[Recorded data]

——

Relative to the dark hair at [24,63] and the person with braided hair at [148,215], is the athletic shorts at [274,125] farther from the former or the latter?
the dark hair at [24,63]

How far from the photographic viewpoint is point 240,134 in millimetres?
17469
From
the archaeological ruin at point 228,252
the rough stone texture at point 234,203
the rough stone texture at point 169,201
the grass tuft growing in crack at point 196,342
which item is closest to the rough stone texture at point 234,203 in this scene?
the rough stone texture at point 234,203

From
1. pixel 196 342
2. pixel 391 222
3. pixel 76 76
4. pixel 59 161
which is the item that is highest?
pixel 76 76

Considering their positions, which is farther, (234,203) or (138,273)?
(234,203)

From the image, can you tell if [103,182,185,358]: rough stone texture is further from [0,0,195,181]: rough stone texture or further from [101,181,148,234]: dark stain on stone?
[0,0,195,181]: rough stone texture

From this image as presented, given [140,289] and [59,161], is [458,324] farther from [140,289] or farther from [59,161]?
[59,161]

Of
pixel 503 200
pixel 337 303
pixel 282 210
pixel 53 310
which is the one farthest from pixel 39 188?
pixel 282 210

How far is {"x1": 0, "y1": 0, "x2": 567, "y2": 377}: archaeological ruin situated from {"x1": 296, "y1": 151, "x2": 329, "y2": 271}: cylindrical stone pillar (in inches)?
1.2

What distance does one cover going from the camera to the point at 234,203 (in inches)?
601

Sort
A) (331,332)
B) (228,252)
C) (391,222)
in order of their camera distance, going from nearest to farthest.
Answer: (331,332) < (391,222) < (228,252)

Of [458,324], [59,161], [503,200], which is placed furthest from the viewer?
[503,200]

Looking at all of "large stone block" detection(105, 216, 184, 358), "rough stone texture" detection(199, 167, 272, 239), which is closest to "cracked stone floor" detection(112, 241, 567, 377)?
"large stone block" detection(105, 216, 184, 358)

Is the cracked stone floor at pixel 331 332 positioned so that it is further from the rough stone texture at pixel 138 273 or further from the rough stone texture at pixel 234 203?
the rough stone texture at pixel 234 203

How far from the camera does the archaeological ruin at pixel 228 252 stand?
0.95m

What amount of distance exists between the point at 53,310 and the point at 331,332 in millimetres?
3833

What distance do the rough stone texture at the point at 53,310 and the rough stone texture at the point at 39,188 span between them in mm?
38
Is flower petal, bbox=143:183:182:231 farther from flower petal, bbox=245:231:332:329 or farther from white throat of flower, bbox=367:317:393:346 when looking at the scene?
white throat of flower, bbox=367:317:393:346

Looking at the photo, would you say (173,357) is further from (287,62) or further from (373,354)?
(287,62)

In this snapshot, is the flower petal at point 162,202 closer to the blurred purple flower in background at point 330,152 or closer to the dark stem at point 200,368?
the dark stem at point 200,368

——

• [Problem]: Retype the records exactly, from the line containing "In this snapshot, is" through the end of the records, both lines included.

• [Response below]:
In this snapshot, is the flower petal at point 162,202 closer to the blurred purple flower in background at point 330,152 or closer to the dark stem at point 200,368?
the dark stem at point 200,368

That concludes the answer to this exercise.